Grain prices are directly impacted by global trading, regardless of where the crop is grown. “Grain export marketing is not a spectator sport,” said Erik Erickson, director of global strategy for the U.S. Feed Grain Council, at the recent North Carolina All Commodities Conference in Durham.
In the Upper Southeast, corn prices promise to create uncertainty among growers and will likely reduce corn acreage in the Carolinas and Virginia, says Jay Sullivan, president of the North Carolina Corn Growers Association.
Reduction in corn acreage will have a detrimental ripple effect on the region’s livestock industry. Already in a grain deficit situation, the region’s dependence on out-of-state and out-of-country grain to feed livestock is not a good situation for producers.
In the past three years, corn prices have held steady, but this year producers will plant a crop that is more likely to bring between $4 and $5 per bushel, than the $7 to 8 prices they’ve seen in recent years.
A panel of regional marketing leaders for grain and cotton, including Edgar Woods, founder and president of Palmetto Grain Brokerage, agreed with other panel members that not much will likely happen with corn prices over the next few months.
Dave Fogel, vice-president with Advance Trading in Bloomington, Ill., advised growers to do all they can to defend their balance sheets. “No matter what happens with price, always have a firm plan for what to do with your crop, and do it,” he stresses.
Uncertainty over prices for corn has fueled speculation that corn acreage will fall significantly in both the Southeast and Mid-South. “If you look at corn exports and corn use over the past three years, it’s easy to see why growers are heading into the cropping year less than optimistic about the pricing situation,” Erickson said.
Corn exports reached a high of 60 million tons in 2007. By 2012, corn exports dropped to 18 million tons. During that time period corn for ethanol and other domestic uses kept demand high and supply on the low side—an ideal combination for high prices.
The livestock industry, not just in the Southeast, suffered to varying degrees because of the continued high grain prices. Subsequently, many large commercial operations cutback herd size to compensate for extended high grain prices. The combination of lower animal numbers and subsequently less demand for feed grain, combined with lower demand for ethanol production and stable demand for commercial use led to a decline in demand.
Typically, the reduction in domestic demand has been taken up by global demand and exports increased to compensate. However, in the past decade or so, competition for corn export markets has changed dramatically, Erickson pointed out.
For example, Brazil doubled corn exports from 40 million tons to 80 million tons. The Ukraine, which had less than five million tons in the export market less than a decade ago, now exports nearly 20 million tons annually. And, China, which was an exporter of corn a decade ago, is now a leading importer of foreign corn.
China is good market for U.S. corn
In 2013, China imported about seven million tons of U.S. corn. Projections for imports were expected to fall to about five million tons, primarily because of biotechnology issues with U.S. grown corn. In recent weeks, however, the issue has become a bigger issue, and now projections are three million tons to be exported to China.
“My suggestion to U.S. growers is to be patient with China, endure the growing pains of the Chinese economy and their leadership. China can still be a stabilizing factor in U.S. grain prices, but we can’t afford to put all our export eggs in that one basket,” Erickson said.
He points out that every year in the past several years, China has added more than 300 million people to its middle class. That’s the entire population of the U.S. and that growth will provide a demand for high-protein meat that requires lots of grain, he adds.
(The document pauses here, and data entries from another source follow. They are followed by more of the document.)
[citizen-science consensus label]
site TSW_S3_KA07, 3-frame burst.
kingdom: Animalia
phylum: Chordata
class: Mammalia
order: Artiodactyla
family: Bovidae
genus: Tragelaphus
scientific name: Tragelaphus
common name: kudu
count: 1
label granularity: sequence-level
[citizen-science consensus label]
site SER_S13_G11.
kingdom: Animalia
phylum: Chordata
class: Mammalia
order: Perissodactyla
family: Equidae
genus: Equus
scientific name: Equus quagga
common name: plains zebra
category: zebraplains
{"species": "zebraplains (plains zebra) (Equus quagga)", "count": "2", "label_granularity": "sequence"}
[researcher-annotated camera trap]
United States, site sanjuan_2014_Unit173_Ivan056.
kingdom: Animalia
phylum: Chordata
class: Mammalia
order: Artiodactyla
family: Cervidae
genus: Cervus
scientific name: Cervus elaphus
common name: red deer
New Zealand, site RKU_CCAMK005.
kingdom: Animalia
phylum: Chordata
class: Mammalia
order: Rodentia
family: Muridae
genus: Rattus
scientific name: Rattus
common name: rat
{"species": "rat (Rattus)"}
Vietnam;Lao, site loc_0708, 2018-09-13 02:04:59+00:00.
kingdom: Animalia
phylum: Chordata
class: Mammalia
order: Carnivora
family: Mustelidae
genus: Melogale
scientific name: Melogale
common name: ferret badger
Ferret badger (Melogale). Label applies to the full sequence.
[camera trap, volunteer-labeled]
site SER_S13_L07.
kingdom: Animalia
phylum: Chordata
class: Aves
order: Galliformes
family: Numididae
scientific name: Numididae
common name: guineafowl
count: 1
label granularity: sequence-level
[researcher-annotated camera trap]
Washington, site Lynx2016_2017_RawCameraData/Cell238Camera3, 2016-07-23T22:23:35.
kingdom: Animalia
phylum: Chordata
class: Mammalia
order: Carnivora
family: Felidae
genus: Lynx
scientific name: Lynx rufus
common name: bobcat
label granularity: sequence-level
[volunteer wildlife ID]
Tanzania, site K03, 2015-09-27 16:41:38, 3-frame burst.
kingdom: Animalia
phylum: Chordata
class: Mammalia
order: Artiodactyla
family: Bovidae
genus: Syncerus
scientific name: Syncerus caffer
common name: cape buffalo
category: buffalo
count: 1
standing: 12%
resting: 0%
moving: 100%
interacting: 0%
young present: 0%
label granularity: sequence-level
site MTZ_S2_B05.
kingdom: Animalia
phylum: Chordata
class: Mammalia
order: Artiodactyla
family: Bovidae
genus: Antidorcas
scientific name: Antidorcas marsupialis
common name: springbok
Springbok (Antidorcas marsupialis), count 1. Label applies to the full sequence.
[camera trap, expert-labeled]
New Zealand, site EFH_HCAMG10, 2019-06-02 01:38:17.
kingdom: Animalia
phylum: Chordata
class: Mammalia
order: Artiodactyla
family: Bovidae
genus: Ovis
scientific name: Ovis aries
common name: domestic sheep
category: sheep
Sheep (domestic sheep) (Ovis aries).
Erickson showed the 200 or so grain growers in the audience a map of the world. By drawing a line from China to India and making a circle, he notes that more people live in the circle than live outside the circle.
The rapid development of Asian economies and the astonishing growth of the middle class in these countries will have an ongoing impact on grain supply and demand and will indirectly have a significant impact on U.S. grain production.
In the Upper Southeast, demand is not an issue, huge poultry and swine operations in North Carolina and Virginia will take all the local grain they can buy. Supply is the issue and foreign trade that impacts price has a direct, and negative, impact on the livestock industry throughout the region.
The U.S. will likely continue to grow more corn than it can use, but a bigger problem is getting U.S. corn to parts of the U.S. where it is needed most. Current freight prices alone add about a dollar a pound of pork production in the Southeast, putting producers at a distinct disadvantage with Midwest producers.
Conversely, building a grain industry in the Southeast large enough to support the region’s livestock industry is limited by acres planted, which is directly impacted by price.
It’s a classic Catch 22 and both grain growers and livestock producers in the Upper Southeast in particular are caught in a seeming no-win situation. Livestock producers are the best customers grain growers have. If the livestock industry is forced by price to move to locations closer to adequate grain supply, the Southeast grain growers will be looking for new markets for their crop.